§ **Directions for this task**
Please carry on the discussion of ad blockers below, picking up after its final comment.
══ Supplied passage ══
On personal machines, yes. Work involves ads so I keep it off the work machine so I understand what's going on.
Nobody on here is going to be authorized to talk about about it while it's going on.
Eh - worth a shot. HN surprises me sometimes with anons jumping in and giving a behind-the-curtain look.
> Seeing these big sites with no ads is strange.

I've been using ad blockers for many years, so for me it's the opposite: it would be extremely strange and unsettling seeing any ads on my own devices at all.

Same. When I help relatives with their tech woes, loading a website on a vanilla browser after all these years without ads is shocking.

All these flashing and moving gizmos and pop up videos. It's so jarring, like having a flashlight flickered in your face constantly.

I have honestly no idea how people manage to work the web without adblock nowadays.

yep... I've started loading pages I want to send to my mom with adblockers turned off just to check how bad they'll be because somehow despite turning them on every time I visit by the time I get back they have been turned back off...
just teach them to download adblock. It might be an annoying 20 minutes of your life but it'll do wonders for their mental health in the long run
I'm going to guess it's one or more of:

- Lack of experience or awareness that running an ad blocker isn't something weird or niche, but is in fact basic hygiene when on-line.

- Sites that ask, demand, beg or cajole visitors into turning your ad blocker off, many of which provide detailed instructions aimed at non-technical people; your mom may have needed something from one of such sites, and didn't bother or remember to turn the adblocker back on. If I were to bet, I'd pick a link to an interesting article on a news site that employs this technique.

- Perhaps your mom uses one of those cashback extensions to get some money back when shopping on-line? They're somewhat popular and regularly advertised by vloggers and influencers. Disabling ad blocker is AFAIK necessary - for technical reasons - for the service to award you cashback.

My wife uses one of those cashback services, but we did some research on their inner workings and business model first, to be sure she's taking advantage of it, instead of being taken advantage of herself. And she follows a strict routine: she disables uBlock before visiting a participating e-commerce store, does the purchase, and re-enables it immediately afterwards.

— There are so many ads on this page, it must be intolerable. Do you want me to install an ad blocker?

— Nah I'm fine.

haha, the same thing happened with my 10 year old nephew

I was watching live TV, and he just randomly started screaming at me

I was like "Why the hell are you screaming, kid?" and it turned out it was because the TV was so loud and obnoxious

Turned out he managed to go 10 years without watching ad-infested live TV!
═══
══ Data section ══
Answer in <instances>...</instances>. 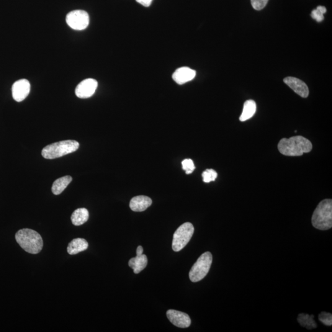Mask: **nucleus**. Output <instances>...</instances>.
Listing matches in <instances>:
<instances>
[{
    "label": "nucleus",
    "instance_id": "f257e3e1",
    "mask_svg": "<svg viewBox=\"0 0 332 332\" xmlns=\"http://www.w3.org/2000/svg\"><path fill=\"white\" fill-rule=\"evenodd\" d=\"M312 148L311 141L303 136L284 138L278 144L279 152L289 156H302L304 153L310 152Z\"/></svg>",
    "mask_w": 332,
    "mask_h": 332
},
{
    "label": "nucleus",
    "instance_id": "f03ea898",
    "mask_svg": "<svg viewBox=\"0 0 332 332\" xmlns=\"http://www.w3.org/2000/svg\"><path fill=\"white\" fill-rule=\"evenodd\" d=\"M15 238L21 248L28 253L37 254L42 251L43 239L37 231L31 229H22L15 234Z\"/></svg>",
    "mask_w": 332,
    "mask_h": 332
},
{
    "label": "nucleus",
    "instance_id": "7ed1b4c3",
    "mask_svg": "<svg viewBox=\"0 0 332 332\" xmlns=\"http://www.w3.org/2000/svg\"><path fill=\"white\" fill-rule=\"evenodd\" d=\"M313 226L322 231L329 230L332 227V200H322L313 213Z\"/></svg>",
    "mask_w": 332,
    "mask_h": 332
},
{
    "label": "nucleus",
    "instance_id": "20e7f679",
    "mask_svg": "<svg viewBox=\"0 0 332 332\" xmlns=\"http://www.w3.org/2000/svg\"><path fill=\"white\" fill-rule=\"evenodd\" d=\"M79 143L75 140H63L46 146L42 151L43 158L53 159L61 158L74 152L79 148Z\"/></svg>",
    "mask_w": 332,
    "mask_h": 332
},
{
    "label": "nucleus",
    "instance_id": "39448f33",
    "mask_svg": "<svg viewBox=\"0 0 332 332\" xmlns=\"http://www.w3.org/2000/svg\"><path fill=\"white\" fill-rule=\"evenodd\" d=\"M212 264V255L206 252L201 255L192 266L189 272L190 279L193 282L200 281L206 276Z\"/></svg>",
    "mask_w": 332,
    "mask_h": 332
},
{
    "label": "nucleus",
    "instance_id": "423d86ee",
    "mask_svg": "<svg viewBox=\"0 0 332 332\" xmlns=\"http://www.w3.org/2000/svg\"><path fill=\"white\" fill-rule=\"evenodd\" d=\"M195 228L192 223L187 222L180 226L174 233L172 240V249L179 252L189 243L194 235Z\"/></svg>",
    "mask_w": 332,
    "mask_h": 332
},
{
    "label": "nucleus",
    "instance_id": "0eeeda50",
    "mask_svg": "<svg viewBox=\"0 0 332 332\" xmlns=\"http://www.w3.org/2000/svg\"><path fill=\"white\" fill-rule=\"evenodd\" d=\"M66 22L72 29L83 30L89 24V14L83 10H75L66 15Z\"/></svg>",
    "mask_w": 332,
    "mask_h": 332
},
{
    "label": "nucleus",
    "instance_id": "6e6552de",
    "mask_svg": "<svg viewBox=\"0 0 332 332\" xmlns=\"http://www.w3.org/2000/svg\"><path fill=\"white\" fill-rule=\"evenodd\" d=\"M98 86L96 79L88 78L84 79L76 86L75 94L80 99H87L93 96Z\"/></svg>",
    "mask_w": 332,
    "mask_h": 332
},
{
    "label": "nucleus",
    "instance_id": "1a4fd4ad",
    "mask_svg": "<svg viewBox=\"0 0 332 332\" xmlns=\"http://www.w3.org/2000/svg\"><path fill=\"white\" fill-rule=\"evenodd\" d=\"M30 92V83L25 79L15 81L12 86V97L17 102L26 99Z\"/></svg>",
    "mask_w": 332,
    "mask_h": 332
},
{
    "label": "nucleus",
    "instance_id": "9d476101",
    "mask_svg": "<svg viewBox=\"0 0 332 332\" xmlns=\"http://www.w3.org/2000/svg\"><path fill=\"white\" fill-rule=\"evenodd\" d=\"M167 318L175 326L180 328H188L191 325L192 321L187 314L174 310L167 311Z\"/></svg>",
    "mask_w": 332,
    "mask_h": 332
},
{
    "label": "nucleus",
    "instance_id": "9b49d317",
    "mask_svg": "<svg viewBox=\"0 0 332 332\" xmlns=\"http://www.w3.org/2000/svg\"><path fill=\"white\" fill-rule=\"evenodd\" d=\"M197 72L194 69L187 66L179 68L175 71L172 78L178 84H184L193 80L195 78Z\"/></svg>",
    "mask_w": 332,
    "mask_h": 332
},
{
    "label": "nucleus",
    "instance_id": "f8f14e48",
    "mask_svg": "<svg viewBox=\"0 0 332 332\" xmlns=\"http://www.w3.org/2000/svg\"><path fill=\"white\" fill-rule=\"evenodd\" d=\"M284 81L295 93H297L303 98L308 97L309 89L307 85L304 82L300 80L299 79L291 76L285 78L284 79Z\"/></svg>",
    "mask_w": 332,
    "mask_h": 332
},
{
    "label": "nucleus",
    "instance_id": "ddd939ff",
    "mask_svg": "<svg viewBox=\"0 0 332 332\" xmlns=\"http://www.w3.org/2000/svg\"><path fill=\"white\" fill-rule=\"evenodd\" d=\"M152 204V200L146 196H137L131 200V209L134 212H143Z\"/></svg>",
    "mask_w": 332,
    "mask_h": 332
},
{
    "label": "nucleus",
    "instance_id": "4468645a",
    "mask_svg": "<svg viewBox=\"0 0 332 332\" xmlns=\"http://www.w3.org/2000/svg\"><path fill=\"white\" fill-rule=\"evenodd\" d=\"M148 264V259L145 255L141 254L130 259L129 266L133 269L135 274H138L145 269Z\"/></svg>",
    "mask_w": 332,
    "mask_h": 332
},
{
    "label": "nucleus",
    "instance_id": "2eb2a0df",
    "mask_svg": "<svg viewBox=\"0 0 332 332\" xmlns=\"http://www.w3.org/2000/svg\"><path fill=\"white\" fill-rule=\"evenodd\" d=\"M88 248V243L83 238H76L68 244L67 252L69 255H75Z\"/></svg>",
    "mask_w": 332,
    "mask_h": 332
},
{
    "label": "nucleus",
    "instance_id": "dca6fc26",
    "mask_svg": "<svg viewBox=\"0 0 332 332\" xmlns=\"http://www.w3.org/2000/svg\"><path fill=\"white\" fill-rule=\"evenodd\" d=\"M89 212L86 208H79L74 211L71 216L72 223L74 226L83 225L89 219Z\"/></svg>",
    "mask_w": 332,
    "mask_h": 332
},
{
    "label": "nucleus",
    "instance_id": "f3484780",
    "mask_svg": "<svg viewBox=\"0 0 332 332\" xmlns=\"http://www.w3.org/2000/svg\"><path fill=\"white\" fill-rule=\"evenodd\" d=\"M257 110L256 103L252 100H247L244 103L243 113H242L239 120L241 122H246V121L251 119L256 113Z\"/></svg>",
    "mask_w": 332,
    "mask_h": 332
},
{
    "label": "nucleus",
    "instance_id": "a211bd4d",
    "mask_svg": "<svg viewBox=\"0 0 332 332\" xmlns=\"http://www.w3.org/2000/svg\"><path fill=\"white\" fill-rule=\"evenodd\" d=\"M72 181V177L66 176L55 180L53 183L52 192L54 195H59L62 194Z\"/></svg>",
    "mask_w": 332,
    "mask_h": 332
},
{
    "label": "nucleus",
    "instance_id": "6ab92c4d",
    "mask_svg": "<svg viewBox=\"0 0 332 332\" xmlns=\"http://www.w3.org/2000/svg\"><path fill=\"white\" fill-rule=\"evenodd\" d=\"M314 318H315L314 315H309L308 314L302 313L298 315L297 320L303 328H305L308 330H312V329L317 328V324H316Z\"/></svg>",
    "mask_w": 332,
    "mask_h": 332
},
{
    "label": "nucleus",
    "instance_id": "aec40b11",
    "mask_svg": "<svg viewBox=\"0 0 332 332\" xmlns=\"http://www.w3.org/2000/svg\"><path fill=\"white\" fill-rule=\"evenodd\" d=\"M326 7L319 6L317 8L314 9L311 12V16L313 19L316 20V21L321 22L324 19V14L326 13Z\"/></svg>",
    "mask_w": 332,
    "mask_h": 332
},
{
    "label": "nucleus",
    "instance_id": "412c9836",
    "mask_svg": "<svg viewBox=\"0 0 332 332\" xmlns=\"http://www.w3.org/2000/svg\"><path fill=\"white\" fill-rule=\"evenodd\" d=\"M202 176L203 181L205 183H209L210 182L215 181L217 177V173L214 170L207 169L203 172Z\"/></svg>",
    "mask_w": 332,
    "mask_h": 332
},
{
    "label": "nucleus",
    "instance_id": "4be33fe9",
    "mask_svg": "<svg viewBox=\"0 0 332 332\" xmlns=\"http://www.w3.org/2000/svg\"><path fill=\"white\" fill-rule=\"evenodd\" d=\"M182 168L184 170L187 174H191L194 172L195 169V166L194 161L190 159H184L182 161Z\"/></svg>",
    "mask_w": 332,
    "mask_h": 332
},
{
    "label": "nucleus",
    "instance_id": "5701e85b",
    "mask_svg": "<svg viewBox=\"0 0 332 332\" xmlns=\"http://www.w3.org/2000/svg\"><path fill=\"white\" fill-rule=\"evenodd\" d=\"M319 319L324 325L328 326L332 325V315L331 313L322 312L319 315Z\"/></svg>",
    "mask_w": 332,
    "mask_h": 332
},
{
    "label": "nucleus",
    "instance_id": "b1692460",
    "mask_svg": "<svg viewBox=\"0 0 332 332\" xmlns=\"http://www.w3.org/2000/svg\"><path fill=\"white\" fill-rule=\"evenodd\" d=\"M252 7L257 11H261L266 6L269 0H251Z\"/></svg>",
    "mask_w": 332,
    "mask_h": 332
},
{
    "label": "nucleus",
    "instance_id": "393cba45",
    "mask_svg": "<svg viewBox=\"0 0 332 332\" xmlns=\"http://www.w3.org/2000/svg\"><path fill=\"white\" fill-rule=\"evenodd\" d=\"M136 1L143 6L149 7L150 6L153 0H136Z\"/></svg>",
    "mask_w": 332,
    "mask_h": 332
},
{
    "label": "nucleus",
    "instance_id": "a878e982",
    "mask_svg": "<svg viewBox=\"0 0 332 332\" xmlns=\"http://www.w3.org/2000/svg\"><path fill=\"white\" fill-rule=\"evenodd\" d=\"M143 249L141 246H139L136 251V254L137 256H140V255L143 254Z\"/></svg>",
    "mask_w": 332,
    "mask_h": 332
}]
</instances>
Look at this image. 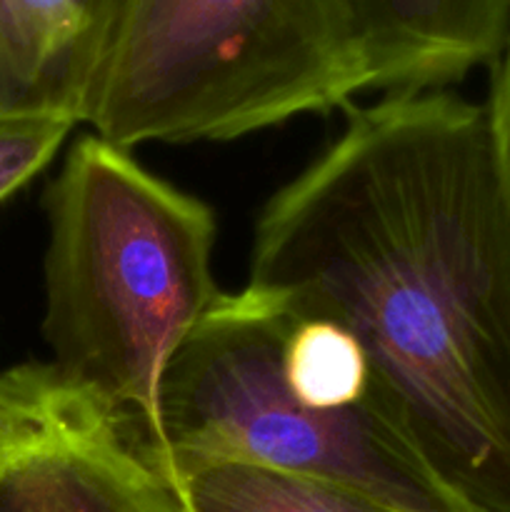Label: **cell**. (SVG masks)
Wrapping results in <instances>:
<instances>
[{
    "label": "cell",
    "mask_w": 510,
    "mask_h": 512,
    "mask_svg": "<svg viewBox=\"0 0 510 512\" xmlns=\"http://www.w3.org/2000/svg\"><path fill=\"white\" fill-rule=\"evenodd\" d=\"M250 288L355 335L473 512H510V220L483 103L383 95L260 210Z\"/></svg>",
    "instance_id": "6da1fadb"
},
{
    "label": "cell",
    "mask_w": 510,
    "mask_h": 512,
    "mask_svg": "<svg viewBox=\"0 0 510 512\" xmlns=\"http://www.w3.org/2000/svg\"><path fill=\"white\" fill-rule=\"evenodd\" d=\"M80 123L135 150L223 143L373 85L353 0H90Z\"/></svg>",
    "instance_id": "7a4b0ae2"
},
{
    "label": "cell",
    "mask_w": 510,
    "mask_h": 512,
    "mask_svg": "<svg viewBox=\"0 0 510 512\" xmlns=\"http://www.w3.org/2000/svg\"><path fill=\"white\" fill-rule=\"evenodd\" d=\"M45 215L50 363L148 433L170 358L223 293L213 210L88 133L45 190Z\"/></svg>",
═══
§ **Answer to this task**
Same experience. People universally hate ads, yet they're not too keen on blocking them. I'd be curious to learn why.
I think some people are so annoyed or afraid of tech that once they’ve got something that at least somewhat works they avoid making any changes in fear that it’ll break their workflow.
Ads lower the barrier of entry to the web by paying for content. By blocking them and encouraging others to as well that on-ramp becomes weaker, motivating producers to pack more ads for what audience still sees them.
Funny thing though, I worked in ad-tech for ten years at a small player (outbrain). They're present on most major news sites around the world, which means I got to dig into the source of many of these sires. Easily 90% of their source was dedicated to serving ads or tracking behavior for campaigns. And we're talking a ton of code. It's like they're in an arms race with themselves where their site is an expensive nightmare to maintain so they add ads which makes their site an expensive nightmare so they add more ads.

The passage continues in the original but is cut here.